しかし、あのアホンダラ王子の代となればその限りでは無い。


あなたたちはこの国の人間に養ってもらっているの。わかるかしら?彼ら彼女らの納める税金で養われて暮らさせてもらっているのよ?

それがわからないようなら、権力者としてではなく国の象徴、お飾りとしての王家となってもらうしか無い……その時は、あなたたちもお小遣い制、ね。







涙ながらにさよならをした、お世話になったお爺さんとお婆さんには身体強化、結界の力が付与された指輪を渡してきた。

これで二人は、動物が元となる病にかかったり、盗賊に襲われて刀できられたり、たとえ矢をいかけられたりしても大丈夫だろう。……安心だ。




私がこの地を去ることにより不利益を被らない様にと思ってもここから居なくなる私にはこれくらいしかしてあげられないと考えての事だ。

 

嫌がる私の意を汲んで婚約者になろうと押し寄せる者達を押しとどめてくれていたお二人には、冤罪をかけられて飛ばされた先の世界で良くして頂いて、小さくされた私を育てて下さって感謝の気持ちしか無い。











俺は天女に恋をした。『異世界』からやってきた彼女に。人とは違う成長を遂げ、この世のものとは思えないほどの眩い美しさの君は、もうすぐこの下世話な地から天に帰ってしまうと云う。
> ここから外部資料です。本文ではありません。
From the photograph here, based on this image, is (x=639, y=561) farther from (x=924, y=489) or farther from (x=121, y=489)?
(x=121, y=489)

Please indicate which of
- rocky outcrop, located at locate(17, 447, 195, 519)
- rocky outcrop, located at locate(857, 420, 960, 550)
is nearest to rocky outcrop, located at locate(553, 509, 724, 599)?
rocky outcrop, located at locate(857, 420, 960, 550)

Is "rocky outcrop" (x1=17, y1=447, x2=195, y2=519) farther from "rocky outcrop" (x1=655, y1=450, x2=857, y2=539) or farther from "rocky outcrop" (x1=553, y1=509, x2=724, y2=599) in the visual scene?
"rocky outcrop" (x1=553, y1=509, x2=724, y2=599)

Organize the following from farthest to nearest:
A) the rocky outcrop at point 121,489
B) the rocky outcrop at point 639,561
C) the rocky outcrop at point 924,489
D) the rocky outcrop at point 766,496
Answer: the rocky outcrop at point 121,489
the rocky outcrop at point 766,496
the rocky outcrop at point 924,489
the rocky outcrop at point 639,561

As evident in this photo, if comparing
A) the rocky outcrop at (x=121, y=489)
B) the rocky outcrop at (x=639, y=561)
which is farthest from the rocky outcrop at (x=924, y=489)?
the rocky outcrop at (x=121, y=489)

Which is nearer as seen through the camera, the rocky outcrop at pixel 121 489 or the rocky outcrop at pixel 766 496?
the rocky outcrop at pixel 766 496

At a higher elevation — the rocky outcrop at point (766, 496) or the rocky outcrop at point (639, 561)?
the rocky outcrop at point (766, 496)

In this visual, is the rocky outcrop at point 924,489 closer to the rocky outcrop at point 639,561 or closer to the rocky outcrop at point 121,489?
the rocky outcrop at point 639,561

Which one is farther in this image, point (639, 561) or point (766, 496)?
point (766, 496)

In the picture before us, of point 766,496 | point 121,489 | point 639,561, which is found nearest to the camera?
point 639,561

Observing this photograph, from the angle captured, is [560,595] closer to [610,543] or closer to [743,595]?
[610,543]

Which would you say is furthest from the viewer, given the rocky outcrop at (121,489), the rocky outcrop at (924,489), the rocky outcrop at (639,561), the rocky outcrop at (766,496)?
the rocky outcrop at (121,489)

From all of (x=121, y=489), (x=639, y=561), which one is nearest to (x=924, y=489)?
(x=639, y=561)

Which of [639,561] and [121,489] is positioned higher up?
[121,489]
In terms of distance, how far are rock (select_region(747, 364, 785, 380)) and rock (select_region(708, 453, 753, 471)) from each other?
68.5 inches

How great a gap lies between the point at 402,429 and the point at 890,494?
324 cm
彼女はこの地で世話になった老夫婦に、別れを惜しみ天の宝を与えた。それは人には過ぎたる天の玉の指輪。

そうして彼女は天へと昇り、俺は彼女について行った。天の兵どもにバレないように彼女の荷物の中に潜んで。


しかし。

俺の元いた世界で老夫婦がその後、その指輪の所為で鬼、モノノ怪と恐れられるのか、仙人、天上人、はたまた神と崇められる事となるのか。


それは異世界に帰る『かぐや姫』の預かり知らない物語。